● **Stated problem 1**: In the solar industry article, why does Mr. Resch say the solar industry needs to start throwing its weight around Washington? Answer in one to three sentences.

-- Start of Passage --

A solar industry leader smacked down the oil and coal industries on Tuesday, calling for renewable energy proponents to open their wallets to level the playing field in Washington.
“The full promise of solar power is being restrained by the tyranny of policies that protect our competitors, subsidize wealthy polluters and disadvantage green entrepreneurs,” said Rhone Resch, chief executive of the Solar Energy Industries Association, according to prepared remarks for a speech he is to give at the opening of the Solar Power International conference.
The event, being held in Anaheim, Calif., is the solar industry’s biggest annual get-together in the United States, and is usually a celebration of the industry’s breakneck growth of recent years.
But Mr. Resch said that with the fossil fuel industry devoting tens of millions of dollars to defeat climate change legislation now before Congress, the solar industry needs to start throwing its weight around Washington.
“How our country proceeds on climate change will permanently shape the market for solar,” he said in his remarks.

-- End of Passage --
-- Start of Input data --

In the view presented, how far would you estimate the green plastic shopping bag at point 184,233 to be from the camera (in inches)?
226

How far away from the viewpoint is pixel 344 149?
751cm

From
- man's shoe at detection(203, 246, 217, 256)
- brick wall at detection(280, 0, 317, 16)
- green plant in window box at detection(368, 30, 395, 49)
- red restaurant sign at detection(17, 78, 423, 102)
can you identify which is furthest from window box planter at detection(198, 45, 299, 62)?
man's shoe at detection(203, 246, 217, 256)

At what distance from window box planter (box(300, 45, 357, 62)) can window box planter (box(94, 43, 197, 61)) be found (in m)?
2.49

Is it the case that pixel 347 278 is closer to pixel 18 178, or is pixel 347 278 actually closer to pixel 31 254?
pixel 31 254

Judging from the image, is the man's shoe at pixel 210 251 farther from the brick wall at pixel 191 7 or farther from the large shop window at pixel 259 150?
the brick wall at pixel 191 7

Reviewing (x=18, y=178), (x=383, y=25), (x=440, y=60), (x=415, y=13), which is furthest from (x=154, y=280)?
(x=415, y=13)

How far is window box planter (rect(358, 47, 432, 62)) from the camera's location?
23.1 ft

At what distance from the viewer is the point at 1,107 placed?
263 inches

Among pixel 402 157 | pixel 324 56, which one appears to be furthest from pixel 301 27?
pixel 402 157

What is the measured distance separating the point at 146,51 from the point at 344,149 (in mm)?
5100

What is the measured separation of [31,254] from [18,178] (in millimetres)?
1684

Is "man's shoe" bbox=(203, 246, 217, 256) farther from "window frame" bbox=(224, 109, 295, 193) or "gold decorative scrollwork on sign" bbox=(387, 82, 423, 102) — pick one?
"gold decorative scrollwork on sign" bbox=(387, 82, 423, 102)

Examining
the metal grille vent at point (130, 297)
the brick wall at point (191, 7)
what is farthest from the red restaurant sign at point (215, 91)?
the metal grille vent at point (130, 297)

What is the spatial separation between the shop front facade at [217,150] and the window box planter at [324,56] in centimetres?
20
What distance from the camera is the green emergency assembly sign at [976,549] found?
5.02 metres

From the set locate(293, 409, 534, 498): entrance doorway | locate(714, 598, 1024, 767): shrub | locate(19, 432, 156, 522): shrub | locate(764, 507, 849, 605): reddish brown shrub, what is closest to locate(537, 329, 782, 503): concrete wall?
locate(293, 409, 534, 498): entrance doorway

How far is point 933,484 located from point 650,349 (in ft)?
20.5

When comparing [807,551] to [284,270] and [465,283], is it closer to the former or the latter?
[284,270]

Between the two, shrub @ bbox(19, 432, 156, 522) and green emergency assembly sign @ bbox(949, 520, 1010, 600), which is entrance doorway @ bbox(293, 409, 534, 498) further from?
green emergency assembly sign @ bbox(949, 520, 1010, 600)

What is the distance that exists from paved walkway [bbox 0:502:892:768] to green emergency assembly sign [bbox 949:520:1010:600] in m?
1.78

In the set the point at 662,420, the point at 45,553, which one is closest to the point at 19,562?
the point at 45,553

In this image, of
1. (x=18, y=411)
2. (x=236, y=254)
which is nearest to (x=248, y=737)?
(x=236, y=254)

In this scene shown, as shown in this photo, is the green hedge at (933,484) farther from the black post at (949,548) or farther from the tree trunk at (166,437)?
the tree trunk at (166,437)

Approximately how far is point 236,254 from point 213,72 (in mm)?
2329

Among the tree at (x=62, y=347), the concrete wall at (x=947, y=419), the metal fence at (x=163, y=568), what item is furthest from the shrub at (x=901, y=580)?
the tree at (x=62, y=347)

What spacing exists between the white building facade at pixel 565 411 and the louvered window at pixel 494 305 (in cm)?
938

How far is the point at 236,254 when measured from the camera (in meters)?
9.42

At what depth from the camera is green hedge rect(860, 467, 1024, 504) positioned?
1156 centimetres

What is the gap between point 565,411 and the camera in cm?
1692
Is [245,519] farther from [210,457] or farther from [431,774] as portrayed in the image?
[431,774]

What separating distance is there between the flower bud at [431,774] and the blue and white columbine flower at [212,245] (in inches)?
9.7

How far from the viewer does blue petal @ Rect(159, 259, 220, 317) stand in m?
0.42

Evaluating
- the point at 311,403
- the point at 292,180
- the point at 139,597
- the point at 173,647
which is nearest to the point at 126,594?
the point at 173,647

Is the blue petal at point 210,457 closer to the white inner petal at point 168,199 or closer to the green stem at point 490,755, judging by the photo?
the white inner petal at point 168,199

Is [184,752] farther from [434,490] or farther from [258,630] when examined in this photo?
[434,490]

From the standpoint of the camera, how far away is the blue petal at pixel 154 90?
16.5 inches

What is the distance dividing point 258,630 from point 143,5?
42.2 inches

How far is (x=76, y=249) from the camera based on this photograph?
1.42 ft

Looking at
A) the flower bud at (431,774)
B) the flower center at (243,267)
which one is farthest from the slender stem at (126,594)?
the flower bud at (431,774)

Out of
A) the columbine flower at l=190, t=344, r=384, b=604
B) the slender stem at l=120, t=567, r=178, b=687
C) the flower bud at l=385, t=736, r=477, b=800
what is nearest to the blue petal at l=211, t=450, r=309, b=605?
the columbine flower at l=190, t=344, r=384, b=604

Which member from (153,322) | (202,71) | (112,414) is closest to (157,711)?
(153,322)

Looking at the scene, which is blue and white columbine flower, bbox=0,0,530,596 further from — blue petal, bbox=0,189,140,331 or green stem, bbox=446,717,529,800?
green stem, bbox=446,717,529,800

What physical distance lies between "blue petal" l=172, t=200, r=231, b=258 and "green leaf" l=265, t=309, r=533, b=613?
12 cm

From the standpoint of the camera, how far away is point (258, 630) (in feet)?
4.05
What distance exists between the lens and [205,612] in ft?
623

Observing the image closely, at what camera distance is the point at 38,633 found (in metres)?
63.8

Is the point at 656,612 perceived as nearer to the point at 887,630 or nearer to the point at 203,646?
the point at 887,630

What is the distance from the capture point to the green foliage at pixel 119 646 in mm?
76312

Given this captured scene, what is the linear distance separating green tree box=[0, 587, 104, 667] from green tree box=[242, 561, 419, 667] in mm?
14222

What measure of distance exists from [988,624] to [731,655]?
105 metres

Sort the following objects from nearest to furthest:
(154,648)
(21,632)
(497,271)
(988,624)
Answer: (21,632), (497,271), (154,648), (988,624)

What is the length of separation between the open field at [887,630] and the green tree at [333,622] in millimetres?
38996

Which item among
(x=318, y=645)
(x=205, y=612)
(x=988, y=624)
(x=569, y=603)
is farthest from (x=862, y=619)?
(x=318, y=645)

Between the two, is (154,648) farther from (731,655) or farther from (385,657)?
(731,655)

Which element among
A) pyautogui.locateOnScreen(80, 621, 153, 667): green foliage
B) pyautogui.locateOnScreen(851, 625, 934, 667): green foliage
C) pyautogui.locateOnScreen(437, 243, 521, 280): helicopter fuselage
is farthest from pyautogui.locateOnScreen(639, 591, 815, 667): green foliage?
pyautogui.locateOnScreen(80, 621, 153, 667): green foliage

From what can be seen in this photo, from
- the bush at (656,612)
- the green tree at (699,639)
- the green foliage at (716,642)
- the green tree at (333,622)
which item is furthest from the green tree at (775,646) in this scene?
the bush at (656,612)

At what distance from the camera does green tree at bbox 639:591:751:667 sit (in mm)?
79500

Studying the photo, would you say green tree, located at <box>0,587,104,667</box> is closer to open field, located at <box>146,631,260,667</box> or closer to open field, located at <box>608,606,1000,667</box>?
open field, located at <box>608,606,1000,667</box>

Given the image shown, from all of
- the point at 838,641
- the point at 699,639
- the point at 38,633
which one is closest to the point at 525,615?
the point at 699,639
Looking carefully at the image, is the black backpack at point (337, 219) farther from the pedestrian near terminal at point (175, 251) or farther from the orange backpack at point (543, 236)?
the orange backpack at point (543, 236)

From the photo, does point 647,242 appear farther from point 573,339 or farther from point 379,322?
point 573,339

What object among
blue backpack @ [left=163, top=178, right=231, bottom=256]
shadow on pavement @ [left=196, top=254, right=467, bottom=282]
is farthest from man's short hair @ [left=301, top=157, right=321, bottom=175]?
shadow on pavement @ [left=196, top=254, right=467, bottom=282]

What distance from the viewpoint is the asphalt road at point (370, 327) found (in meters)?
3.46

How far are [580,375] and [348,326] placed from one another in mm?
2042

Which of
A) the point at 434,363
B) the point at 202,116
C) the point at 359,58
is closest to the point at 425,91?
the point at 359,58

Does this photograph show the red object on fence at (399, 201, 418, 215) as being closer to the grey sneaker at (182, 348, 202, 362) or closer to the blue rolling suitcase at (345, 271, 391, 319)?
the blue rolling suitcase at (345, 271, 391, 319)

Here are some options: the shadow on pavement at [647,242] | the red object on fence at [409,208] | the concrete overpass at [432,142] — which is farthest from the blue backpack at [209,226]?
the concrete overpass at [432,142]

-- End of Input data --

● **Stated problem 2**: Pull out every line of the listing that contains the string "tree".

● **Written solution 1**: Mr. Resch says the fossil fuel industry is devoting tens of millions of dollars to defeating the climate change legislation now before Congress. He also says that how the country proceeds on climate change will permanently shape the market for solar.

● **Written solution 2**:
In this scene shown, as shown in this photo, is the green hedge at (933,484) farther from the black post at (949,548) or farther from the tree trunk at (166,437)?
the tree trunk at (166,437)
Among the tree at (x=62, y=347), the concrete wall at (x=947, y=419), the metal fence at (x=163, y=568), what item is furthest from the shrub at (x=901, y=580)?
the tree at (x=62, y=347)
Given this captured scene, what is the linear distance separating green tree box=[0, 587, 104, 667] from green tree box=[242, 561, 419, 667] in mm?
What is the length of separation between the open field at [887,630] and the green tree at [333,622] in millimetres?
- the green tree at (699,639)
- the green tree at (333,622)
which item is furthest from the green tree at (775,646) in this scene?
At what distance from the camera does green tree at bbox 639:591:751:667 sit (in mm)?
Studying the photo, would you say green tree, located at <box>0,587,104,667</box> is closer to open field, located at <box>146,631,260,667</box> or closer to open field, located at <box>608,606,1000,667</box>?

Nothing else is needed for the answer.